Keep it equal, or at least explain why not

Evan H. Farr, principal attorney at Farr Law Firm in Fairfax, Virginia, specializes in estate planning and elder law and said being fair is key to avoiding family fights.

“Obviously that begs the question, ‘What is fair?'” he said. “For most people, fair means leaving their assets to their children in equal shares. I would estimate that about 90% of parents leave their assets to their children in equal shares, ‘per stirpes,’ [which] means that if a child dies before the parent leaves behind children, the share of the deceased child goes to the children of the deceased child. Almost all parents do this because of perceived ‘fairness.’ Most parents are worried that if they leave unequal amounts, their kids will fight, and this is predictably accurate.”

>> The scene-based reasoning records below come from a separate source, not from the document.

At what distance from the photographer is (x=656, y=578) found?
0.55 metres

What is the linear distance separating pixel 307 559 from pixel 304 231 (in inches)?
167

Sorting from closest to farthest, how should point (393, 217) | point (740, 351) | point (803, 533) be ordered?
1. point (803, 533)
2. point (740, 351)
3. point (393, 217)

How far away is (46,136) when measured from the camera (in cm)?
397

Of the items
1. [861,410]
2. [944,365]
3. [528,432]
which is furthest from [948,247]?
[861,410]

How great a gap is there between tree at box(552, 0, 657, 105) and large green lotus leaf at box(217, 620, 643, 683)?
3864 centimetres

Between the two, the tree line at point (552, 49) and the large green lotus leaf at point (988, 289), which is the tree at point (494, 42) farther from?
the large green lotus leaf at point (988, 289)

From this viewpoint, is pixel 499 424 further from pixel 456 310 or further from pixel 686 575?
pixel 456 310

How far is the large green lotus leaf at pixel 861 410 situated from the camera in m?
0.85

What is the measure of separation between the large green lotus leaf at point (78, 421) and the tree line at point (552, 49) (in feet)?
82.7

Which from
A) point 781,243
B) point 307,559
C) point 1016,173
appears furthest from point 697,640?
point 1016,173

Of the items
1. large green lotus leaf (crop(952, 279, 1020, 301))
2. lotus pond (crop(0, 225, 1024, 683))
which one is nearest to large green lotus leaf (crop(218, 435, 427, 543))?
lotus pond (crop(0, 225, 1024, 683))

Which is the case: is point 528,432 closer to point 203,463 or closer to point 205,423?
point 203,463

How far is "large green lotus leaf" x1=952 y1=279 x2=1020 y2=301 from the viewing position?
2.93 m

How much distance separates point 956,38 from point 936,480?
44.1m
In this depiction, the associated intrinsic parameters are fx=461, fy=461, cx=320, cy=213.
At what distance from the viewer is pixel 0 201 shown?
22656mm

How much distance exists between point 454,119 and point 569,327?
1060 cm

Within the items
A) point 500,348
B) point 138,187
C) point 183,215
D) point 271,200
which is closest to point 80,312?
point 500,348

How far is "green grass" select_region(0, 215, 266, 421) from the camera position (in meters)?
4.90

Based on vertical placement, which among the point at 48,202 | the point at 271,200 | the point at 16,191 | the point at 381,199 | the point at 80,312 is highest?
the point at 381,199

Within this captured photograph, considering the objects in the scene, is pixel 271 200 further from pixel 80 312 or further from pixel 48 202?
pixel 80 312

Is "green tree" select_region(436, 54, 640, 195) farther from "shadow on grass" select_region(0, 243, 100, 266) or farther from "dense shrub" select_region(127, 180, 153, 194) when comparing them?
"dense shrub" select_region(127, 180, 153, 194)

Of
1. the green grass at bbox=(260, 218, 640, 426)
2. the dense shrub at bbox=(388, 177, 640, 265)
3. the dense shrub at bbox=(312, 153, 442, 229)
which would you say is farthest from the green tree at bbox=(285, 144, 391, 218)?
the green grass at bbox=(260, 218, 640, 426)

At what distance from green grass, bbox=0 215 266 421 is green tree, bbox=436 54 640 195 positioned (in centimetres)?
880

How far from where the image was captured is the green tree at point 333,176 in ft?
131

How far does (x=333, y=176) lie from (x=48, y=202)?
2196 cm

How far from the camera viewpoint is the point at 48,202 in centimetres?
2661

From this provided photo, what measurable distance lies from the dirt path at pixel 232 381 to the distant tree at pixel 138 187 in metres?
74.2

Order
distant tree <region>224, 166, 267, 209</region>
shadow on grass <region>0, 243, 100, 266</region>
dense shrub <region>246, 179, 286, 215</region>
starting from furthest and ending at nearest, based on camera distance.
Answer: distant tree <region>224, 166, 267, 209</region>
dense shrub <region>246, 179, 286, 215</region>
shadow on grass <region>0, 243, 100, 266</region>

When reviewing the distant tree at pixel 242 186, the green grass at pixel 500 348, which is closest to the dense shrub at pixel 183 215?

Farr said unequal distributions often do lead to family fights and prolonged and expensive litigation, but “fair” does not always mean equal.

“Some parents will leave more money to children who need it more, often if that child chose a noble but low-paying profession, such as a teacher or front-line worker.,” he said. “And, of course, a parent with a child with special needs will often leave more money, in a special needs trust, for the benefit of the child with special needs.”

John W. Loyd, owner of The Wealth Planner in Fort Worth, Texas, said the “big thing” is to equalize or prepare clients to share the reasons why not.

“If you don’t, best to explain to family members while alive the rationale,” he said. “For example, some clients want to reward bad behavior; giving more to the consistently unemployed child versus the hard-working, successful child who owns their own business. I try and get clients to think about these things logically versus emotionally.”